## WRITTEN REQUEST
Restate the listing that follows word for word, without its pictures.

## DATA EXTRACT
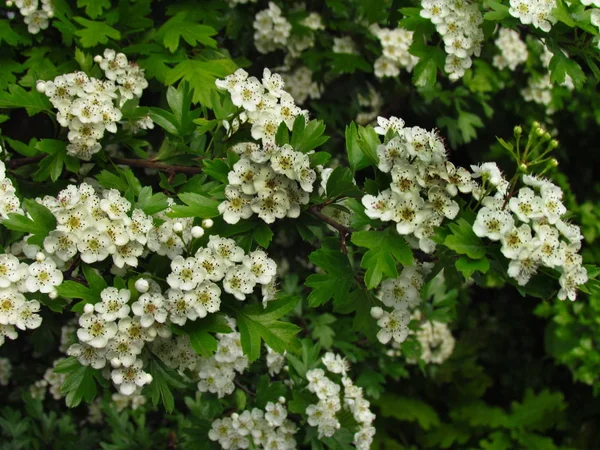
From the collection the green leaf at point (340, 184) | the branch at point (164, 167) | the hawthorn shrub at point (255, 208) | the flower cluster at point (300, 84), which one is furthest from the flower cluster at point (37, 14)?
the green leaf at point (340, 184)

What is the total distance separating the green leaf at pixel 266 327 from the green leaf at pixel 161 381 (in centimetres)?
23

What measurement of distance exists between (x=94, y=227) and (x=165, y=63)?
115 cm

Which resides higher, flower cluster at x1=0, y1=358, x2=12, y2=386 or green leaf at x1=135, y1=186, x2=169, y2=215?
green leaf at x1=135, y1=186, x2=169, y2=215

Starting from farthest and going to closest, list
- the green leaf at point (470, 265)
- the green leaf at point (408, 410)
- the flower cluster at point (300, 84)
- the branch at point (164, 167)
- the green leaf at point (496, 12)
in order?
the green leaf at point (408, 410) → the flower cluster at point (300, 84) → the branch at point (164, 167) → the green leaf at point (496, 12) → the green leaf at point (470, 265)

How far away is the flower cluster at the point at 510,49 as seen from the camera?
3748mm

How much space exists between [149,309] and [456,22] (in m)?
1.32

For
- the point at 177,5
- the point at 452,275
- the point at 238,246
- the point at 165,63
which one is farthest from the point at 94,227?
the point at 177,5

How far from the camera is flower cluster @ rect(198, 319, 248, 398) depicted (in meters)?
2.57

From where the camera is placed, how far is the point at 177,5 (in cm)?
292

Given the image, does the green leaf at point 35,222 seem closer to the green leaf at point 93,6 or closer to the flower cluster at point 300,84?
the green leaf at point 93,6

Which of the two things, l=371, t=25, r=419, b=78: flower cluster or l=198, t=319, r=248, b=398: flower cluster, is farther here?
l=371, t=25, r=419, b=78: flower cluster

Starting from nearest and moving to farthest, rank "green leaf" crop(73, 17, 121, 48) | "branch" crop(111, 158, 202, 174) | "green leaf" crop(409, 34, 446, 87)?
1. "branch" crop(111, 158, 202, 174)
2. "green leaf" crop(409, 34, 446, 87)
3. "green leaf" crop(73, 17, 121, 48)

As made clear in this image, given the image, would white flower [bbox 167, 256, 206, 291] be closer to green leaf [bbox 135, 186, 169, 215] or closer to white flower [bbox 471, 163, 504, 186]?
green leaf [bbox 135, 186, 169, 215]

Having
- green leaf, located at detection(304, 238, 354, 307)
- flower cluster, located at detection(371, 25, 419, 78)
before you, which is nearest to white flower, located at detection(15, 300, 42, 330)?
green leaf, located at detection(304, 238, 354, 307)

## CORRECT RESPONSE
From the collection the green leaf at point (340, 184) | the branch at point (164, 167) | the hawthorn shrub at point (255, 208) | the flower cluster at point (300, 84), which one is furthest from the flower cluster at point (37, 14)?
the green leaf at point (340, 184)

What is the total distance separating the green leaf at pixel 266 327 from the green leaf at pixel 161 381 (in centimetres)?
23

What measurement of distance exists between (x=94, y=227) and (x=165, y=63)?
115 cm

Which resides higher, flower cluster at x1=0, y1=358, x2=12, y2=386 or green leaf at x1=135, y1=186, x2=169, y2=215?
green leaf at x1=135, y1=186, x2=169, y2=215

Starting from farthest and going to closest, list
- the green leaf at point (470, 265)
- the green leaf at point (408, 410)
- the flower cluster at point (300, 84)
- the branch at point (164, 167)
- the green leaf at point (496, 12)
in order?
the green leaf at point (408, 410) → the flower cluster at point (300, 84) → the branch at point (164, 167) → the green leaf at point (496, 12) → the green leaf at point (470, 265)

How far away is the flower cluster at the point at 510,49 as seen from the camera?
3748mm

How much space exists between [149,309] and [456,22] (in m)?
1.32

For
- the point at 177,5
- the point at 452,275
- the point at 238,246
- the point at 165,63
which one is farthest from the point at 94,227?
the point at 177,5

How far from the camera is flower cluster @ rect(198, 319, 248, 398) depicted (in meters)?
2.57

From where the camera is placed, how far is the point at 177,5 (in cm)?
292

Given the image, does the green leaf at point 35,222 seem closer to the green leaf at point 93,6 or closer to the flower cluster at point 300,84?
the green leaf at point 93,6

Which of the two things, l=371, t=25, r=419, b=78: flower cluster or l=198, t=319, r=248, b=398: flower cluster, is farther here?
l=371, t=25, r=419, b=78: flower cluster

Starting from nearest and moving to farthest, rank "green leaf" crop(73, 17, 121, 48) | "branch" crop(111, 158, 202, 174) | "green leaf" crop(409, 34, 446, 87)?
1. "branch" crop(111, 158, 202, 174)
2. "green leaf" crop(409, 34, 446, 87)
3. "green leaf" crop(73, 17, 121, 48)

As made clear in this image, given the image, would white flower [bbox 167, 256, 206, 291] be closer to green leaf [bbox 135, 186, 169, 215] or closer to white flower [bbox 471, 163, 504, 186]?
green leaf [bbox 135, 186, 169, 215]

Having
- green leaf, located at detection(304, 238, 354, 307)
- flower cluster, located at detection(371, 25, 419, 78)
before you, which is nearest to white flower, located at detection(15, 300, 42, 330)?
green leaf, located at detection(304, 238, 354, 307)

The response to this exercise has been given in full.